Britain’s economy saw zero growth in the final quarter of last year as manufacturing shrank heading into the country’s general election that unlocked Brexit, official data showed on Tuesday, reports BSS/AFP. “There was no growth in the last quarter of 2019 as increases in the services and construction sectors were offset by another poor showing from manufacturing, particularly the motor industry,” said Rob Kent-Smith at the Office for National Statistics (ONS).
UK manufacturing contracted 0.8 percent in the October-December period, the ONS said. Britain finally departed the European Union on January 31 after Prime Minister Boris Johnson in December led his Conservative party to victory in national polls. “We’ve broken the deadlock and left the EU — now we need to seize this moment to level up and prepare our great nation for long-term success,” finance minister Sajid Javid said in a statement Tuesday following release of the growth data.
“In my budget, exactly one month from today, I’ll set out how we will move forward, with more ambition and new thinking, and empower our people and businesses so everyone has the opportunity to thrive,” Chancellor of the Exchequer Javid added. On the eve of Brexit however, the Bank of England slashed its UK economic growth forecasts for this year and next, as the country faces tough negotiations with the EU on striking a new trade deal.
The British economy would expand by only 0.8 percent this year, the BoE said last month, down sharply on its previous 1.2-percent forecast. In 2021, gross domestic product was expected to grow 1.4 percent, down on the central bank’s estimate of 1.7 percent given in November.

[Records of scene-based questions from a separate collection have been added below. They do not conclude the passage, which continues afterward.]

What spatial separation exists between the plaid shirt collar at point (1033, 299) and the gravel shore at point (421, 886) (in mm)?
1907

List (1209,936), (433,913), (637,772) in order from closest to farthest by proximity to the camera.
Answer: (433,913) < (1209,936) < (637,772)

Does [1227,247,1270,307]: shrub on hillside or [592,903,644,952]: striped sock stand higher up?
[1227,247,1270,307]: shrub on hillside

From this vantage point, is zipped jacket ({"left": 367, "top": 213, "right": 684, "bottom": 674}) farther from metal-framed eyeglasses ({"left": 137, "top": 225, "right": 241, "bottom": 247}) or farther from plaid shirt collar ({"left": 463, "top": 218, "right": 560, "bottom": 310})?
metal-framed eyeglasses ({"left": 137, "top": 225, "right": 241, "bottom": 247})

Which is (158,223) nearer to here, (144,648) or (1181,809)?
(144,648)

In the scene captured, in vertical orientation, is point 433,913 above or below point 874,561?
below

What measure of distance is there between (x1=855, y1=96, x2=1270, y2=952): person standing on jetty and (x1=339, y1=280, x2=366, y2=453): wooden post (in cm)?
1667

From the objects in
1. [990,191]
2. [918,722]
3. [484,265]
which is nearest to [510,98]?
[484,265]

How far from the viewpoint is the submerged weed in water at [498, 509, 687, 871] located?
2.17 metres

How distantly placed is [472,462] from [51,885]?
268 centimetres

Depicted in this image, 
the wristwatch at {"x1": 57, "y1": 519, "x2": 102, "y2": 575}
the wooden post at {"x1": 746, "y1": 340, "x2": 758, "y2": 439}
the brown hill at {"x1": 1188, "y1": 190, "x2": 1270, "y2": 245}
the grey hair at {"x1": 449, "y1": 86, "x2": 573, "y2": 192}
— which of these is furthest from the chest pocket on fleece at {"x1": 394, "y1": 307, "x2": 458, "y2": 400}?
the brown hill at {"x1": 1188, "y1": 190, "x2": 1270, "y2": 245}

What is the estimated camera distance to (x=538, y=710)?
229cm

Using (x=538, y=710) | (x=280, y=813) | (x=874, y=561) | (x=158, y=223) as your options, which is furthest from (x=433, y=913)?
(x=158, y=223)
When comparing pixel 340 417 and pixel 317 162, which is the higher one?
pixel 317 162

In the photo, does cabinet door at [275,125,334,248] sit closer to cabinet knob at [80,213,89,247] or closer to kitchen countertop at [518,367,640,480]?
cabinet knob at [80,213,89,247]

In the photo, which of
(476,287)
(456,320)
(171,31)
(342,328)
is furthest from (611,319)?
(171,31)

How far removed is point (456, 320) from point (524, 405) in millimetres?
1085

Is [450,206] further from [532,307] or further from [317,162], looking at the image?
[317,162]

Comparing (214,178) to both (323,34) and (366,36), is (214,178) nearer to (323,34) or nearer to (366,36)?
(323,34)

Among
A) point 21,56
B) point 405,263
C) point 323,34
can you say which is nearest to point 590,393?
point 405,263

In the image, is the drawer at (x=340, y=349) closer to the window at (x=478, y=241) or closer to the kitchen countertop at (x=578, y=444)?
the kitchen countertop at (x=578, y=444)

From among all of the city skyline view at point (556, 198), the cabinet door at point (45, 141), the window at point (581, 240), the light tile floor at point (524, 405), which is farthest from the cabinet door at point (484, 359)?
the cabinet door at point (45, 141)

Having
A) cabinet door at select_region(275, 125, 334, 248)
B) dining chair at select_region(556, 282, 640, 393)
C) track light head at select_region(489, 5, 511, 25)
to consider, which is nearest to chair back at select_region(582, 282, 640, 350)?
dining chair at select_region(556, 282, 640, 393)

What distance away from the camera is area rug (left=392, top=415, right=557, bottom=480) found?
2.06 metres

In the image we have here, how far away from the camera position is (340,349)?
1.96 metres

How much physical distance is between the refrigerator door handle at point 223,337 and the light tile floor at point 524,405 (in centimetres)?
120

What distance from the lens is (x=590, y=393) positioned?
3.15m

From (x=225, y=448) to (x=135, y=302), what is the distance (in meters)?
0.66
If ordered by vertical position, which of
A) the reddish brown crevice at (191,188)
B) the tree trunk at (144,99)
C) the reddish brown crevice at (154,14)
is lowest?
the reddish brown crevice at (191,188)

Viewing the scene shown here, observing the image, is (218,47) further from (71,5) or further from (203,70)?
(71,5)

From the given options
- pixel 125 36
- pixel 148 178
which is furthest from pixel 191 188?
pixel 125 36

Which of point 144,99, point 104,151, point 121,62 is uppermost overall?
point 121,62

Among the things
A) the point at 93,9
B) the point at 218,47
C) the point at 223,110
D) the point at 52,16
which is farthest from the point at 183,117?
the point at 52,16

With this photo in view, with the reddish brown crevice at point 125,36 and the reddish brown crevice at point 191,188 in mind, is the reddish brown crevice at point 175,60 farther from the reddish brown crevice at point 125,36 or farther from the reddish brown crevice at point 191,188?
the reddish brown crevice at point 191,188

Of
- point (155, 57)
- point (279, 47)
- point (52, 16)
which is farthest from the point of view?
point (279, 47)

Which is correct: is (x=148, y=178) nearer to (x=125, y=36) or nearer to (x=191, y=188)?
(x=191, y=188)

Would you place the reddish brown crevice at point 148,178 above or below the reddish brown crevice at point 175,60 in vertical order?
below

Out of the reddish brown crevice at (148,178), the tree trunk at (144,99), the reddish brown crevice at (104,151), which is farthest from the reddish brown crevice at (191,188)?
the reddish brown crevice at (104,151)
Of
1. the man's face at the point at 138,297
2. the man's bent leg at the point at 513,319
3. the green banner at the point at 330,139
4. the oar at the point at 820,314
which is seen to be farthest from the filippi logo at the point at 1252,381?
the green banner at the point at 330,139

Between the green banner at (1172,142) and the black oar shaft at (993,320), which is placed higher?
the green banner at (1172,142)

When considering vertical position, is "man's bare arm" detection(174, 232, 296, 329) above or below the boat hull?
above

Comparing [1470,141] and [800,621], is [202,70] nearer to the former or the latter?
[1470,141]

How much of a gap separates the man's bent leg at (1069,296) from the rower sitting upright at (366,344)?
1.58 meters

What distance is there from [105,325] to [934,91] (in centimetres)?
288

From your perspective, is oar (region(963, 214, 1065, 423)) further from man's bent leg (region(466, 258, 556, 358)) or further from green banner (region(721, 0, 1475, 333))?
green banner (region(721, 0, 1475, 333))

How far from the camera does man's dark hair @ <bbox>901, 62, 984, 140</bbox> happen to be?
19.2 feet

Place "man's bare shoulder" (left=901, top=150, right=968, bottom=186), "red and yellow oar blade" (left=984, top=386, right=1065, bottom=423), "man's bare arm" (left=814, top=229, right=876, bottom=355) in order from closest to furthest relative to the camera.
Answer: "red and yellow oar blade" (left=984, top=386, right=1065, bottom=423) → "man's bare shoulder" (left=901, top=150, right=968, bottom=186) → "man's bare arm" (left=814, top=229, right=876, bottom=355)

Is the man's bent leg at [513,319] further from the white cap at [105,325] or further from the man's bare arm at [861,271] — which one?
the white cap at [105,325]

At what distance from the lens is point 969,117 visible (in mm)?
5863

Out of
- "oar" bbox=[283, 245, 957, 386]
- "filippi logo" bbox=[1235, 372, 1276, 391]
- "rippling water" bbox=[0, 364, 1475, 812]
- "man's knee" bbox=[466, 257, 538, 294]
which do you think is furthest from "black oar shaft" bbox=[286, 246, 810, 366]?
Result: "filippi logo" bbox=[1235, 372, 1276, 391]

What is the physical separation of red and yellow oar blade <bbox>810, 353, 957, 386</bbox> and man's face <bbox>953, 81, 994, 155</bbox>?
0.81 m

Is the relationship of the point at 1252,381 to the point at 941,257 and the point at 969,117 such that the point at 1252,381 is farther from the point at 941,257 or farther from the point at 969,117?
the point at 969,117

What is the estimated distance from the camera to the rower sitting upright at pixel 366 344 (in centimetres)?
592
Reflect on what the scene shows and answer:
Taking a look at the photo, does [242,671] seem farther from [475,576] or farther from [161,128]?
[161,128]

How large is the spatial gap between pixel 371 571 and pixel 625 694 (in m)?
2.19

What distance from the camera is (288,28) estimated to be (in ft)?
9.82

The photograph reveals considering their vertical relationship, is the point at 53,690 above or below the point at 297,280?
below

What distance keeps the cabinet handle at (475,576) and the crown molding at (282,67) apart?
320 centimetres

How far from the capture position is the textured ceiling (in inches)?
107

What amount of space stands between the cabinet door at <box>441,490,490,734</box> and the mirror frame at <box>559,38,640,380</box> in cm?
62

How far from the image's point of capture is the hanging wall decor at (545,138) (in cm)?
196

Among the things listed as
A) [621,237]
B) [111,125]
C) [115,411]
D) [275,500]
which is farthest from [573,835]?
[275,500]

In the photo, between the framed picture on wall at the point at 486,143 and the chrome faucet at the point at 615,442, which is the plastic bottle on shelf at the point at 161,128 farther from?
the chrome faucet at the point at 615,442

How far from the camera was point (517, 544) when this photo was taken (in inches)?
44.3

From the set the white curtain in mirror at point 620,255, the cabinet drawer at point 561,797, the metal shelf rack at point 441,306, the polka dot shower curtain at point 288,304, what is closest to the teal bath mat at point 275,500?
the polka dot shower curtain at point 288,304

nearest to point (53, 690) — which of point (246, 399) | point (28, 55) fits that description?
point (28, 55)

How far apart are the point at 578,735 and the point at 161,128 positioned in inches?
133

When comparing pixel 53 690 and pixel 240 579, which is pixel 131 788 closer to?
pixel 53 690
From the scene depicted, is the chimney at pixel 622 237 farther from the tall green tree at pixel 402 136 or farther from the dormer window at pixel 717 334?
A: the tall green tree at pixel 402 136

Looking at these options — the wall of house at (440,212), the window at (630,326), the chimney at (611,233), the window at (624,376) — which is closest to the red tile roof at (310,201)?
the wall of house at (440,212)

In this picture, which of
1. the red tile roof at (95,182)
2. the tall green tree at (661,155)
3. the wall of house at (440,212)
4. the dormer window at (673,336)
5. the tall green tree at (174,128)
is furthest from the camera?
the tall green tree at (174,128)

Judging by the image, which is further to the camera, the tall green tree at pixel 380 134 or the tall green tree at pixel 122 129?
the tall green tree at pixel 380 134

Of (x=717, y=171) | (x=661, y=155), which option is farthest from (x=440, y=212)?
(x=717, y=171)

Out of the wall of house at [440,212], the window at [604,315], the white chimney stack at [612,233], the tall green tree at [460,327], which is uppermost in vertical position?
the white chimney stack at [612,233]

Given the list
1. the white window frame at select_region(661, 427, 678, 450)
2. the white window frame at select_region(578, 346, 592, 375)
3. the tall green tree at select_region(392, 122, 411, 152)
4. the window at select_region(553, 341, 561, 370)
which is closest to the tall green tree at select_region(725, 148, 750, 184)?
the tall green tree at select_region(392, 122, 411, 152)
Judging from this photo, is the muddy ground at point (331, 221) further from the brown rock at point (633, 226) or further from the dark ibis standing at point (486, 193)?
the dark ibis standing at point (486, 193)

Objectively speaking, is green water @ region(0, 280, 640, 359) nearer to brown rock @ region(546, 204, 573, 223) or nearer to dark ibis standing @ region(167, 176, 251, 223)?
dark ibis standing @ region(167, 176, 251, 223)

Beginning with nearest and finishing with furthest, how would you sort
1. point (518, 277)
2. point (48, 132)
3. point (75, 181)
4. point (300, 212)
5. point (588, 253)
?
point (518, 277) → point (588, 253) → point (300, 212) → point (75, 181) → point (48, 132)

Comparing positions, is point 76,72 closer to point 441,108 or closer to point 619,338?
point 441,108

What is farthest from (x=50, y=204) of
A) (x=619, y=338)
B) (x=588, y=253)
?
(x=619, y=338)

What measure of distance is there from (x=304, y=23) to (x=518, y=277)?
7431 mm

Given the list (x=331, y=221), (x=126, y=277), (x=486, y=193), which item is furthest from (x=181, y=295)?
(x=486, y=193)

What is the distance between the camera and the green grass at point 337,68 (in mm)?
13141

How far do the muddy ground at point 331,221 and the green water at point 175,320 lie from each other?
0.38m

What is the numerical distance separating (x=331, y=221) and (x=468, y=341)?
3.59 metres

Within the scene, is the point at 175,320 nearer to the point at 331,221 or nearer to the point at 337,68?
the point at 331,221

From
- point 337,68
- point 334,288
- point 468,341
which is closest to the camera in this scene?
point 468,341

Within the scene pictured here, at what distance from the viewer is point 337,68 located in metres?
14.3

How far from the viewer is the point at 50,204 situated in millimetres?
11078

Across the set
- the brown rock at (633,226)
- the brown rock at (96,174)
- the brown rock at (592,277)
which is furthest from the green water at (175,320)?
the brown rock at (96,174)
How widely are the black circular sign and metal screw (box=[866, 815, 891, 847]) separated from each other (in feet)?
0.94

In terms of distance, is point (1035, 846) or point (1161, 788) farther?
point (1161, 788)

The ONS on Tuesday added that the UK economy grew by 1.4 percent last year after gross domestic product expanded 1.3 percent in 2018. GDP grew 0.5 percent in the third quarter of 2019.
“The UK economy faced headwinds from domestic political uncertainty and softening global growth last year,” said Ian Stewart, chief economist at Deloitte. “Under the circumstances a 1.4-percent growth rate wasn’t bad — and after all it was marginally better than 2018 and last year’s euro area growth rate.”
The pound was steady versus the euro and dollar following the latest GDP figures, while London’s benchmark FTSE 100 stocks index was up 0.75 percent. Pablo Shah, senior economist at the Centre for Economics and Business Research, said UK growth in the second half of last year had been reliant on exports.
“This exposes significant underlying weakness, and suggests that a slowdown in international trade or in the economies’ of major export partners could well pull the rug out from under the feet of the UK economy,” Shah added in a client note.